David Enoch (דוד אנוך; 1901–1949) was an Israeli chess player.

==Biography==
David Enoch was born in Oświęcim in 1901. He emigrated to Berlin after the First World War. He tied for 6-7th at Berlin 1927 (Alfred Brinckmann won), and took 10th at Berlin 1929 (Berthold Koch won).

Enoch immigrated from Germany to British Mandate Palestine in 1933.

==Chess career==
He took 2nd, behind Abram Blass, at Tel Aviv 1935 (the 2nd Maccabiah Games). He played for Palestine on second board in the 6th Chess Olympiad at Warsaw 1935 (+6 –6 =5).
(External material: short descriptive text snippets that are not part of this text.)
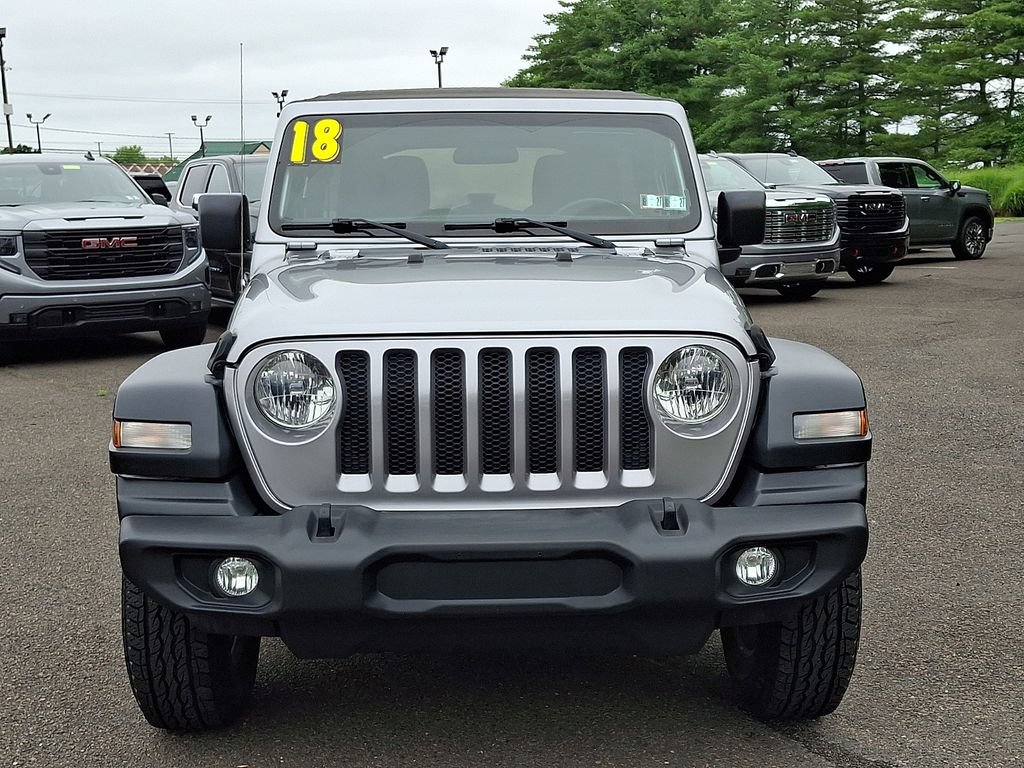 Used 2018 Jeep Wrangler Unlimited Sport S AWD/4WD video 2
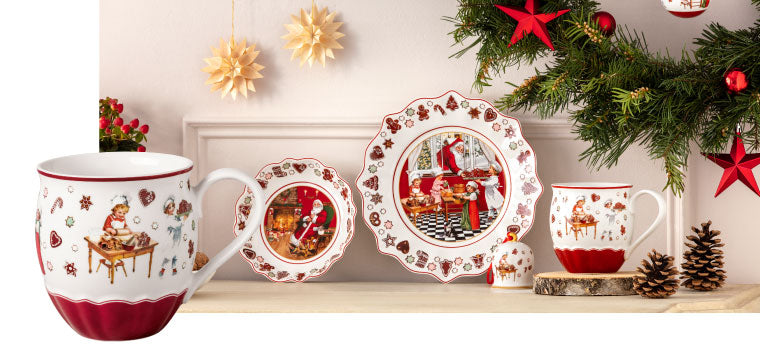 Villeroy & Boch, Christmas Market at Replacements, Ltd  Villeroy & boch  christmas, Christmas decor inspiration, Christmas tree box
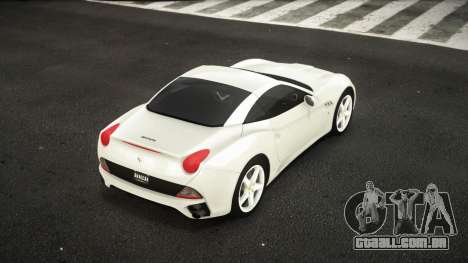 Ferrari California Dywia para GTA 4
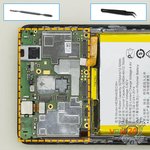 Remove the motherboard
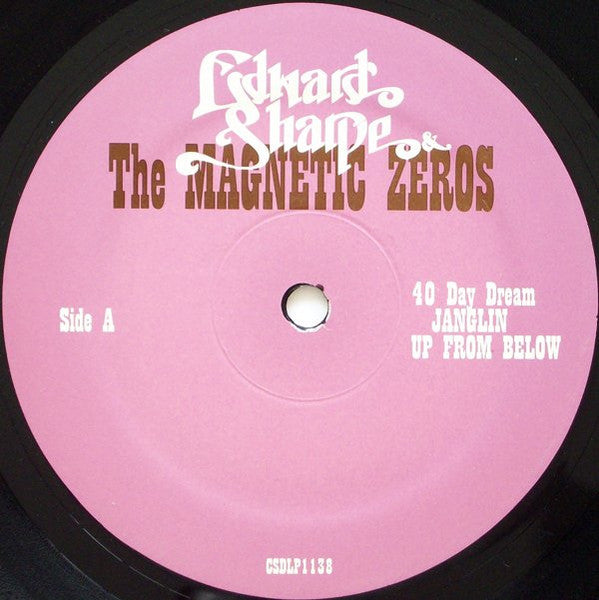 Image of Label Cover of 2xLP - VG/VG+ - EDWARD SHARPE & THE MAGNETIC ZEROS, Up From Below (Community Records; CSDLP 1138, US 2009, Gatefold, Insert), Edge wear, crease on edge of Insert, - 2246261S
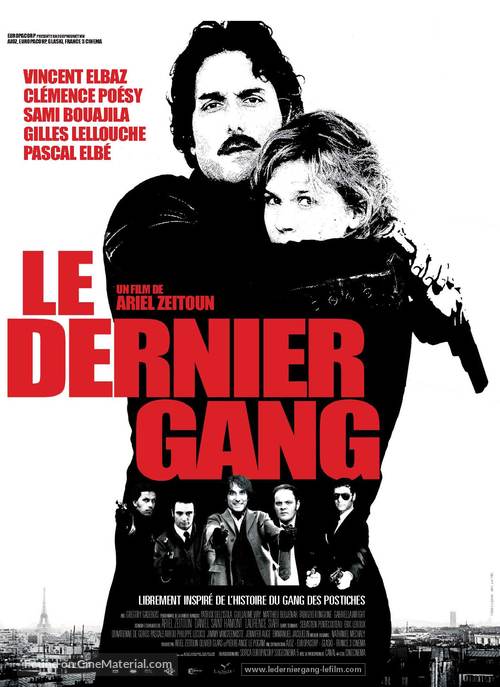 Le dernier gang - French Movie Poster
He won against Creevey (IRL), Henri Grob (SUI), Bjørn Nielsen (DEN), Rasmusson (FIN), George Alan Thomas (ENG), and Karel Opočensky (CSR).

He drew with Stefano Rosselli del Turco (ITA), Mieczysław Najdorf (POL), Aleksandras Machtas (LTU), Frank Marshall (USA), and Andor Lilienthal (HUN).

He lost to Louis Betbeder Matibet (FRA), Milan Vidmar (YUG), Rudolf Spielmann (AUT), Gunnar Friedemann (EST), Miklós Bródy (ROM), and Gösta Stoltz (SWE).

A game he lost at Berlin 1927 against Aron Nimzowitsch is included in Nimzowitsch's My Praxis.